Data source: ChargePoint. 

ChargePoint is showing that it can hit its shorter-term targets. Its original FY 2022 revenue forecast was $195 million to $205 million. The company updated that forecast to $225 million to $235 million in its Q2 FY 2022 release. However, the further ChargePoint's forecasts go out, the more they are subject to uncertainty. The company's projections could be derailed for a number of factors, many outside its control. 

In addition to organic growth, ChargePoint's acquisitions of ViriCiti and has-to-be drastically expand its fleet software offering and number of European ports. ChargePoint finished Q2 FY 2022 with 118,000 active ports, only 5,400 of which are in Europe.
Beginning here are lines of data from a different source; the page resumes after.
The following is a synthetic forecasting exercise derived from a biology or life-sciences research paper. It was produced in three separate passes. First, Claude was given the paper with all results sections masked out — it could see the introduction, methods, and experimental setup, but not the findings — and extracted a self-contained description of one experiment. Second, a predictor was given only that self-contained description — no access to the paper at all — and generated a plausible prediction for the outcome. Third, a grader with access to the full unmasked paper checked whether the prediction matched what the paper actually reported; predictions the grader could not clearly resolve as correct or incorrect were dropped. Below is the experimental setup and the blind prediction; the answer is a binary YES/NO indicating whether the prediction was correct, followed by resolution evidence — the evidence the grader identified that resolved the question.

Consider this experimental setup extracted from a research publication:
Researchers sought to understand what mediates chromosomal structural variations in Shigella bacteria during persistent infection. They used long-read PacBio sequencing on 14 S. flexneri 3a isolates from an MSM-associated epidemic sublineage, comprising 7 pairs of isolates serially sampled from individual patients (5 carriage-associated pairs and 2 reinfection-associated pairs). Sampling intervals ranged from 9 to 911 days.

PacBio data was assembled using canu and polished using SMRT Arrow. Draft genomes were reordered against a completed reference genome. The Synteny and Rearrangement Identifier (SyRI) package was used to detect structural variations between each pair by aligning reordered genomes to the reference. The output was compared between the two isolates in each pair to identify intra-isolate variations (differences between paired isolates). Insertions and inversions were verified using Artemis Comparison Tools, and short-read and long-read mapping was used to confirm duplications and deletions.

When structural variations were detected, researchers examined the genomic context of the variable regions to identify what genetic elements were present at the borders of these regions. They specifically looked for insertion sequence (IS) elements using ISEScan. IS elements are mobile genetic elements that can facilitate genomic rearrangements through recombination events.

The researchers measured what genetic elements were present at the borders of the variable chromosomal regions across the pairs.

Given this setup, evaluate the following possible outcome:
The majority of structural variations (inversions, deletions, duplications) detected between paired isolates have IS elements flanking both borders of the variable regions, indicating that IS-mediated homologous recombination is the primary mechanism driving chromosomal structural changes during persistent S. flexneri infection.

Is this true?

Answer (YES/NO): NO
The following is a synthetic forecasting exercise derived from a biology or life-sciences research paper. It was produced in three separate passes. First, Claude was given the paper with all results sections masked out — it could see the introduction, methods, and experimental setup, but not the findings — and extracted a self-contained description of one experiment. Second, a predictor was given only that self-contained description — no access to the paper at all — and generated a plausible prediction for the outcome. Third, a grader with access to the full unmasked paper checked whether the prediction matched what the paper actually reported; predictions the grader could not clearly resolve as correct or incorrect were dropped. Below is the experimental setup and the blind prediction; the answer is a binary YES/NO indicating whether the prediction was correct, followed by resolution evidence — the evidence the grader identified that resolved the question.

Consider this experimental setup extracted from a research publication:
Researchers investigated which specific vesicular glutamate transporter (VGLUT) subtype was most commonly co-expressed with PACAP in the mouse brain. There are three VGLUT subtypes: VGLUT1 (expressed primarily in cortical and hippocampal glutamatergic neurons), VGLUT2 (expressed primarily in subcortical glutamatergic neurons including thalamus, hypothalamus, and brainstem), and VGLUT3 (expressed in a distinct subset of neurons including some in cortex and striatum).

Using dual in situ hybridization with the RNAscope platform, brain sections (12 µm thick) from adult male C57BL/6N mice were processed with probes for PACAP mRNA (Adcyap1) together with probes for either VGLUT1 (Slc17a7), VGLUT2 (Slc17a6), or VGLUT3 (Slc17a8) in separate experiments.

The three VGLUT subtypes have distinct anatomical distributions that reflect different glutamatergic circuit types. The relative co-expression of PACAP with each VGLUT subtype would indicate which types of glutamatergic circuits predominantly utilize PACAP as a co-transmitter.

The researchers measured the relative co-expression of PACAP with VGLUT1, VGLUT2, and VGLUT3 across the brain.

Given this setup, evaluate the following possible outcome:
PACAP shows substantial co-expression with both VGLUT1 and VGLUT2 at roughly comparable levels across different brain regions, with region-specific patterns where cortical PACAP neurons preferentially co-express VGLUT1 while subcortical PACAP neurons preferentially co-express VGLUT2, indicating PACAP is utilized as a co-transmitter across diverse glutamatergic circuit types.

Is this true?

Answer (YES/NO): YES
Once ChargePoint closes its has-to-be acquisition, it will integrate around 40,000 ports into Europe, making Europe a much bigger part of its portfolio. 


ChargePoint's "Land and Expand" business model is centered around gaining as many customers as possible, as quickly as possible, and as early as possible -- trusting that profitability will follow suit as the company scales. Management has been open about its intent to give revenue preferential treatment over gross margins or profit. Given that both North America and Europe remain in the early innings of their respective transition to EV vehicles, ChargePoint's strategy would be effective if it can retain its current customer base and build a reputation as an industry leader as demand for charging grows.

Even if ChargePoint executes its revenue-focused strategy, the company could face difficulties transitioning to profitability as it attempts to disrupt a low-margin, commoditized industry where price is usually the differentiating factor between competitors. 

A Biden infrastructure bill could do wonders to accelerate EV infrastructure, and add a jolt to ChargePoint's growth. But even without the bill, there's strong corporate support for ESG objectives and carbon-neutral goals. Add it all up, and there's reason to believe ChargePoint can succeed even without a Biden infrastructure bill.